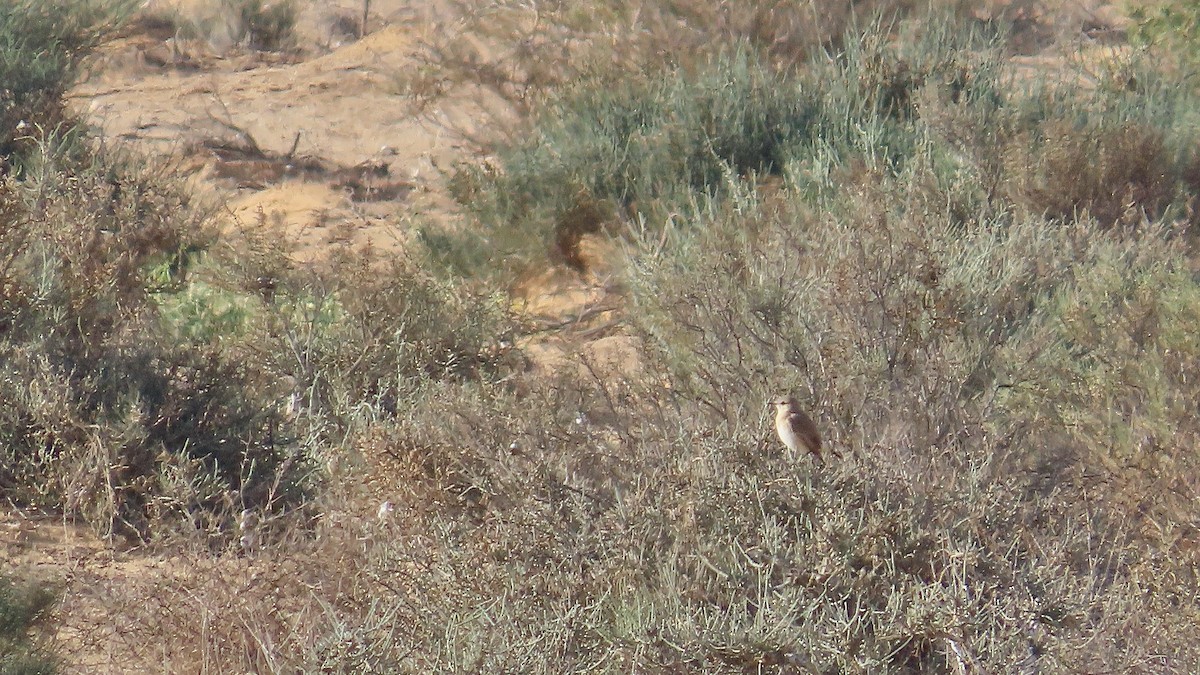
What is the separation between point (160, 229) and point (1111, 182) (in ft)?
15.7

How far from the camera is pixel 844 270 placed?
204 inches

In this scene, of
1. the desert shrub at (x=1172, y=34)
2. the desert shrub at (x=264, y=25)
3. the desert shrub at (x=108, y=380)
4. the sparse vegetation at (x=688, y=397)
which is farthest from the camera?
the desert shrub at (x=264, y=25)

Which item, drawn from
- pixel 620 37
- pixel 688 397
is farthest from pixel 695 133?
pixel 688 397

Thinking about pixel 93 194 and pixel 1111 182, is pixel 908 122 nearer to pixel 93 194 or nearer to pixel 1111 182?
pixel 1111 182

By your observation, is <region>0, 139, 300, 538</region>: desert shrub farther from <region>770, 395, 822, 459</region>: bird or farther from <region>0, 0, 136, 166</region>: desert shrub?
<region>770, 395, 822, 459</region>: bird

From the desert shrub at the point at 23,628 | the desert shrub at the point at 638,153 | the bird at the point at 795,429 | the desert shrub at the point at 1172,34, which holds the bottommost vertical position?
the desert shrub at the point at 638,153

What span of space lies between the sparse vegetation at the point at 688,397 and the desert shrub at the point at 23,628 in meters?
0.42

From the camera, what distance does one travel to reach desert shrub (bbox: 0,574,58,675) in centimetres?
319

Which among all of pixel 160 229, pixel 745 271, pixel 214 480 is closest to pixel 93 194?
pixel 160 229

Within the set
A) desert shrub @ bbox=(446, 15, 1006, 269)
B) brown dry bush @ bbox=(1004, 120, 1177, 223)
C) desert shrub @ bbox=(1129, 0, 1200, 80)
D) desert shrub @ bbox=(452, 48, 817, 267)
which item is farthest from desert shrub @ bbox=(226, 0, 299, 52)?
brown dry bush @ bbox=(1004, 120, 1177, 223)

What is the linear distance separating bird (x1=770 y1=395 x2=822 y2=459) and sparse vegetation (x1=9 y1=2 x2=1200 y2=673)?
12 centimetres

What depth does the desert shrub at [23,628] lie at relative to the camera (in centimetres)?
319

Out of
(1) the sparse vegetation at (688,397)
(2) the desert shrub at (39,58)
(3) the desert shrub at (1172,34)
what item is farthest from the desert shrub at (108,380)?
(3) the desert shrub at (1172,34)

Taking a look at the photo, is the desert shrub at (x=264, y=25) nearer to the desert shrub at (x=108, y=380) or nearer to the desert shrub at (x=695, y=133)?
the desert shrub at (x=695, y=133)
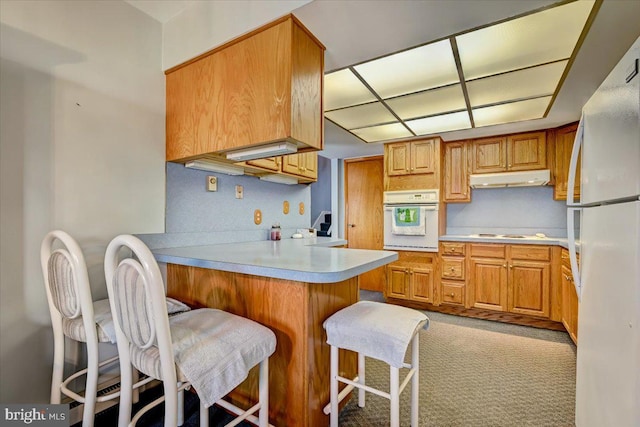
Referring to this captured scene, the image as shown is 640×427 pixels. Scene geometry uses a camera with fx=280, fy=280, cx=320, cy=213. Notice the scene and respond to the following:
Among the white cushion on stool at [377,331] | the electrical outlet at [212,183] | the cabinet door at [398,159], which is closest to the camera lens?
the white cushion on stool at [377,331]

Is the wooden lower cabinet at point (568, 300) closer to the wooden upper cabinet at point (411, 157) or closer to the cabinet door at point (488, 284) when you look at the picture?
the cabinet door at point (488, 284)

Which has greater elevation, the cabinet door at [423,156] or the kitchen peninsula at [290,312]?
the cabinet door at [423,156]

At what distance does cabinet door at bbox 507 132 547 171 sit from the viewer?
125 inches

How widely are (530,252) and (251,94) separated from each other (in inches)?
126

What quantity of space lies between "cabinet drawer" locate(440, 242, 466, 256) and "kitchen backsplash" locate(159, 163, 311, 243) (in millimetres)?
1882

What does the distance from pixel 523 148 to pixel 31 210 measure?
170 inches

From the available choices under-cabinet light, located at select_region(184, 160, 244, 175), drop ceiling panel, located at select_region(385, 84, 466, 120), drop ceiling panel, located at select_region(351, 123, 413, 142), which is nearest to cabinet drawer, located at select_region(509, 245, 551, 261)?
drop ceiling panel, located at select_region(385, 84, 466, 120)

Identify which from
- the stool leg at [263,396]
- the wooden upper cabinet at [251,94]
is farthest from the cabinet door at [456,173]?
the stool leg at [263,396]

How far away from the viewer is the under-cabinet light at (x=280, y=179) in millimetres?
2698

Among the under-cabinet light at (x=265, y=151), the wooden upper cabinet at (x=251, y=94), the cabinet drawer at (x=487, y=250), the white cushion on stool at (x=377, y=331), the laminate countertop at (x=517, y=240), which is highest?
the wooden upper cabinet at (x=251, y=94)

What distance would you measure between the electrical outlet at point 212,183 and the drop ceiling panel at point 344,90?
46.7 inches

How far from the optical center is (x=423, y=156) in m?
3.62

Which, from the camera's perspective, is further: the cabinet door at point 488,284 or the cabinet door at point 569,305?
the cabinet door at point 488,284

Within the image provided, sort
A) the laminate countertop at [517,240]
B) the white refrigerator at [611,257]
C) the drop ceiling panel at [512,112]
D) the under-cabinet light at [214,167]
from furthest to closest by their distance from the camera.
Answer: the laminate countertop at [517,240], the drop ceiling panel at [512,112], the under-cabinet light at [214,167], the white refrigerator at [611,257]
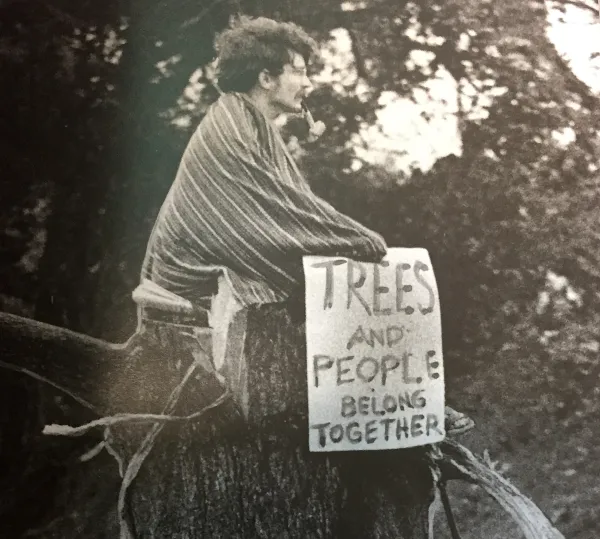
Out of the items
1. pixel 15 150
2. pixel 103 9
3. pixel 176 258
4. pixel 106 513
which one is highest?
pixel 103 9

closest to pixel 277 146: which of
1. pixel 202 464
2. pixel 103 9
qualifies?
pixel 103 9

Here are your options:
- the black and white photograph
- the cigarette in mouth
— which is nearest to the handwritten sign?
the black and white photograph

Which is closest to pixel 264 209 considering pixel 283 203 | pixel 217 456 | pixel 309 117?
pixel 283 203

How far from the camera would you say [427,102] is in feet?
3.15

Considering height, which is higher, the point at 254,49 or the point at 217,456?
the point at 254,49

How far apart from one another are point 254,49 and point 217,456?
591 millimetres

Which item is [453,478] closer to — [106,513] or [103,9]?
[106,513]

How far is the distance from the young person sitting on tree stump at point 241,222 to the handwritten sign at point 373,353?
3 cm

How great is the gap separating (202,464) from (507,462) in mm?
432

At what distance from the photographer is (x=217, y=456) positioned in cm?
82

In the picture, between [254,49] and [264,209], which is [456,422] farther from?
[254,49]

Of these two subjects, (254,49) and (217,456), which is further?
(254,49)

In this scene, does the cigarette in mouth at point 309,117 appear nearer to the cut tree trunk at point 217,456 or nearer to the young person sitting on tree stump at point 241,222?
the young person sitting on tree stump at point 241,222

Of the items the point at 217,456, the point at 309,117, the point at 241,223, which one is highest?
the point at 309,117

+--

# Task statement:
Return exactly the lines from the one containing "How great is" to the last line of the data, and nothing more.

# Output for this exercise:
How great is the gap separating (202,464) from (507,462) in mm?
432

At what distance from the photographer is (x=217, y=456) positioned in cm?
82

In the picture, between [254,49] and [264,209], which is [456,422] farther from?
[254,49]

Of these two subjects, (254,49) and (217,456), which is further?
(254,49)

In this scene, does the cigarette in mouth at point 309,117 appear nearer to the cut tree trunk at point 217,456 or nearer to the young person sitting on tree stump at point 241,222?
the young person sitting on tree stump at point 241,222

Of the items the point at 217,456, the point at 309,117, the point at 241,223, which one is highest?
the point at 309,117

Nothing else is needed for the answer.